[What is required]: Return, unchanged, everything in the records from the line containing "Identify which from" down to the line containing "From the image provided, is", including both of those lines.

== Records supplied

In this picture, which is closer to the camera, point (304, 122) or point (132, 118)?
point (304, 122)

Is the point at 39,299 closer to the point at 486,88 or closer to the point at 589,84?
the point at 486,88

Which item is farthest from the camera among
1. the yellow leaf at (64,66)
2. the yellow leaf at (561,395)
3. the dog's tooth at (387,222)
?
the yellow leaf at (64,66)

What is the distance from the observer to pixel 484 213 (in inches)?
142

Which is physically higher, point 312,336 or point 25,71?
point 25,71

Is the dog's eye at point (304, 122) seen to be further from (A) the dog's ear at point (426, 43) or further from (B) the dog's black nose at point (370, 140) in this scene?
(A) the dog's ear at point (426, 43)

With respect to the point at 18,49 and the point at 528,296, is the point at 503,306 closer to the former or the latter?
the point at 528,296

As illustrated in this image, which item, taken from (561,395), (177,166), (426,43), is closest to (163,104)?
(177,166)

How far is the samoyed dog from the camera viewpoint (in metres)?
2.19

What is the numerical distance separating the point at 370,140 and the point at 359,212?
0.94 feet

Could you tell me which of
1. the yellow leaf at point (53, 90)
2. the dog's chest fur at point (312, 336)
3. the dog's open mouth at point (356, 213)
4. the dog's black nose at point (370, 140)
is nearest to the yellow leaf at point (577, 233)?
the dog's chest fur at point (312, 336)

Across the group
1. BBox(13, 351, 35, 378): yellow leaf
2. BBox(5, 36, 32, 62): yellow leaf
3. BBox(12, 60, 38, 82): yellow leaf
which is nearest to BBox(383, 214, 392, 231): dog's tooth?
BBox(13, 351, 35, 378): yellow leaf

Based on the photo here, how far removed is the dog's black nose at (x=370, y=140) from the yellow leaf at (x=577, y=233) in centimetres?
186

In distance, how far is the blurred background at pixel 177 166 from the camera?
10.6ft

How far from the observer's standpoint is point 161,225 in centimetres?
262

====
== Records supplied

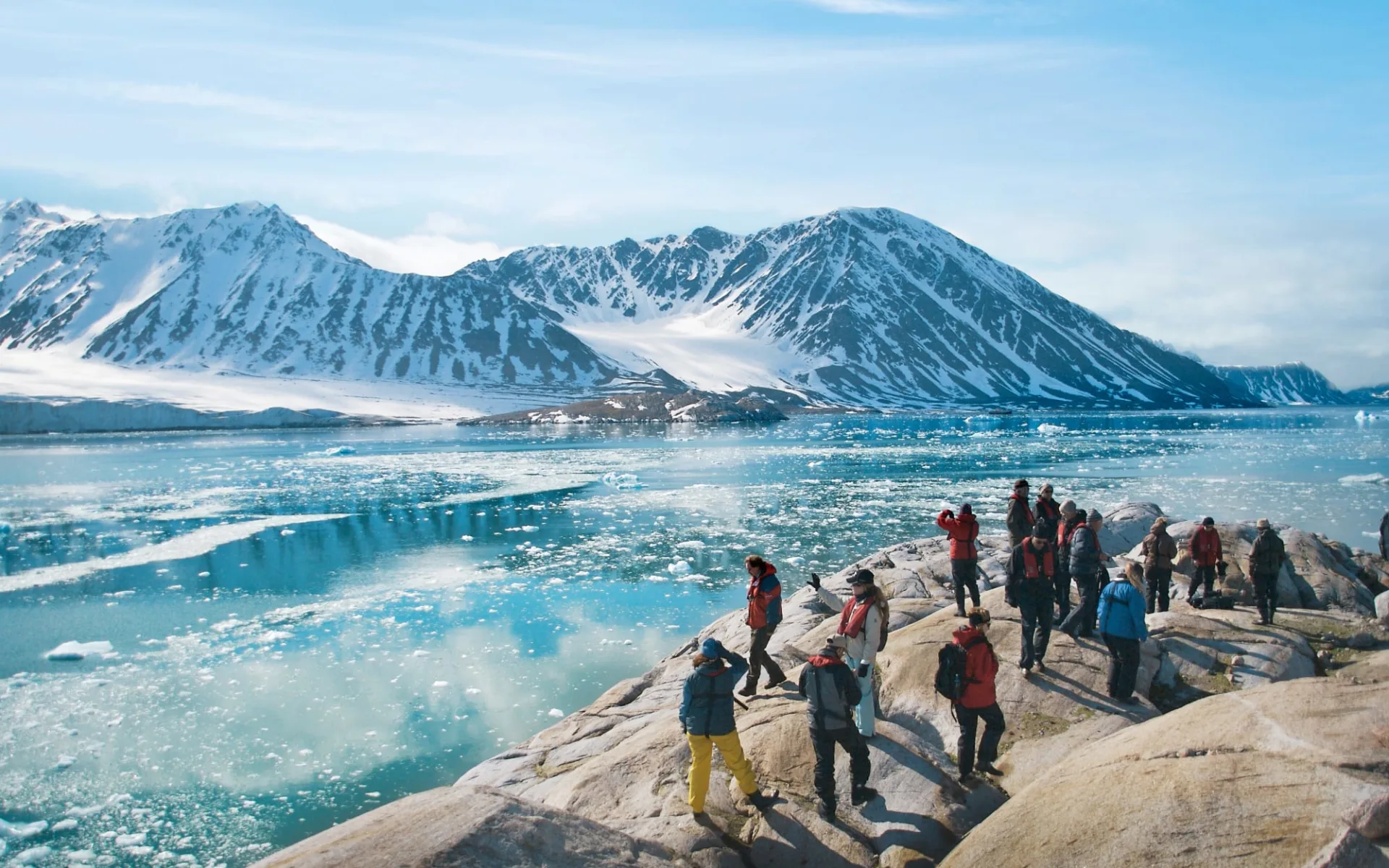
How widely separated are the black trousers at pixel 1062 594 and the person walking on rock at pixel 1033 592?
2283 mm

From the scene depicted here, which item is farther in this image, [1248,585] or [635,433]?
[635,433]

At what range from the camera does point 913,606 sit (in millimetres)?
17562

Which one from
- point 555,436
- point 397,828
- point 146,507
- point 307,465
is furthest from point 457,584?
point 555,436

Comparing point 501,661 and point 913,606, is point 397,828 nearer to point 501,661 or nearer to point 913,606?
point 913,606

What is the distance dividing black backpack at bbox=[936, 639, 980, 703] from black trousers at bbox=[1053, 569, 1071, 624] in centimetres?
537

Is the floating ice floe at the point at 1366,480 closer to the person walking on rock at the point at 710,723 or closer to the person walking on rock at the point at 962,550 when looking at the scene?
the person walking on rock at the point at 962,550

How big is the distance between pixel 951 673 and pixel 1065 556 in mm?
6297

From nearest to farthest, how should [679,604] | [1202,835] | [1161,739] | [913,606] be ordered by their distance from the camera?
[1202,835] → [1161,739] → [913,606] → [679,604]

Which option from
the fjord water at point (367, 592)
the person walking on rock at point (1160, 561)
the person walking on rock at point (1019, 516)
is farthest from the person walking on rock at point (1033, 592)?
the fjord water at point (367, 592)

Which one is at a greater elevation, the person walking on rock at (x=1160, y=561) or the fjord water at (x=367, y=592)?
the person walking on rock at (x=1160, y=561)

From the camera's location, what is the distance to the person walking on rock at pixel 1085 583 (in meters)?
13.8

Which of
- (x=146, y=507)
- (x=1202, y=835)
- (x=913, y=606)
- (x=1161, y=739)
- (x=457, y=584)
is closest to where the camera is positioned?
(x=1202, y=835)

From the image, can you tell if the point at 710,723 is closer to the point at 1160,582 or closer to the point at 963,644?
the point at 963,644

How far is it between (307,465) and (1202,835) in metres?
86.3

====
== Records supplied

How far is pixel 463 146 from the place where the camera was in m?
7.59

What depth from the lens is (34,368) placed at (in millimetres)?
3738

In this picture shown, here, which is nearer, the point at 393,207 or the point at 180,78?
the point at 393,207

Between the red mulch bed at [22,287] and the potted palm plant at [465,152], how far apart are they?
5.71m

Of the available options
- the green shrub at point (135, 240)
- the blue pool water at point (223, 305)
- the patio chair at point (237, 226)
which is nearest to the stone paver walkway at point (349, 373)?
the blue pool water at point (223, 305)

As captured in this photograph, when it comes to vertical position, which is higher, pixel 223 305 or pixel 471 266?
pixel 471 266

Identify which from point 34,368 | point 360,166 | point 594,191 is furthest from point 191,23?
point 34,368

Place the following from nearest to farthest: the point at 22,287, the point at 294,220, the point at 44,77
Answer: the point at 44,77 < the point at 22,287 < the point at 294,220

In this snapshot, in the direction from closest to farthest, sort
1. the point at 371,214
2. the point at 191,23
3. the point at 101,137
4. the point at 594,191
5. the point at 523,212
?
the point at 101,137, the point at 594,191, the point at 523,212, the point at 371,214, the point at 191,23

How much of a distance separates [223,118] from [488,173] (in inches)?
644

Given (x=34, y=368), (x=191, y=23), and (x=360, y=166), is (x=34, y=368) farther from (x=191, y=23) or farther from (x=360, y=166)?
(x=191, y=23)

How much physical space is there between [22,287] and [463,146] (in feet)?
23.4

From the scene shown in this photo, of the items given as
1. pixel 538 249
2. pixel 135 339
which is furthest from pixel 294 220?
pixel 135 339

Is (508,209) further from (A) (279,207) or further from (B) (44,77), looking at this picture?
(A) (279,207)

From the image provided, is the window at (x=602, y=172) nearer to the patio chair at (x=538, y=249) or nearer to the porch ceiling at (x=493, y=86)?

====

[Correct answer]:
Identify which from point 34,368 | point 360,166 | point 594,191 is furthest from point 191,23?
point 34,368

Place the following from nearest to farthest: the point at 22,287, the point at 294,220, the point at 44,77
Answer: the point at 44,77 < the point at 22,287 < the point at 294,220

In this snapshot, in the direction from closest to farthest, sort
1. the point at 371,214
2. the point at 191,23
3. the point at 101,137
4. the point at 594,191
5. the point at 523,212
?
the point at 101,137, the point at 594,191, the point at 523,212, the point at 371,214, the point at 191,23

How much of a distance separates [223,118] from [488,173] (in inches)?
644

Given (x=34, y=368), (x=191, y=23), and (x=360, y=166), is (x=34, y=368) farther from (x=191, y=23) or farther from (x=360, y=166)?
(x=191, y=23)

How much physical space is there between [22,287] and [463,146] (in feet)?
23.4

From the scene shown in this photo, of the items given as
1. pixel 538 249
2. pixel 135 339
which is furthest from pixel 294 220?
pixel 135 339

Is (508,209) further from (A) (279,207) or further from (B) (44,77), looking at this picture?
(A) (279,207)

From the image provided, is the window at (x=602, y=172) nearer to the patio chair at (x=538, y=249) or nearer to the porch ceiling at (x=493, y=86)?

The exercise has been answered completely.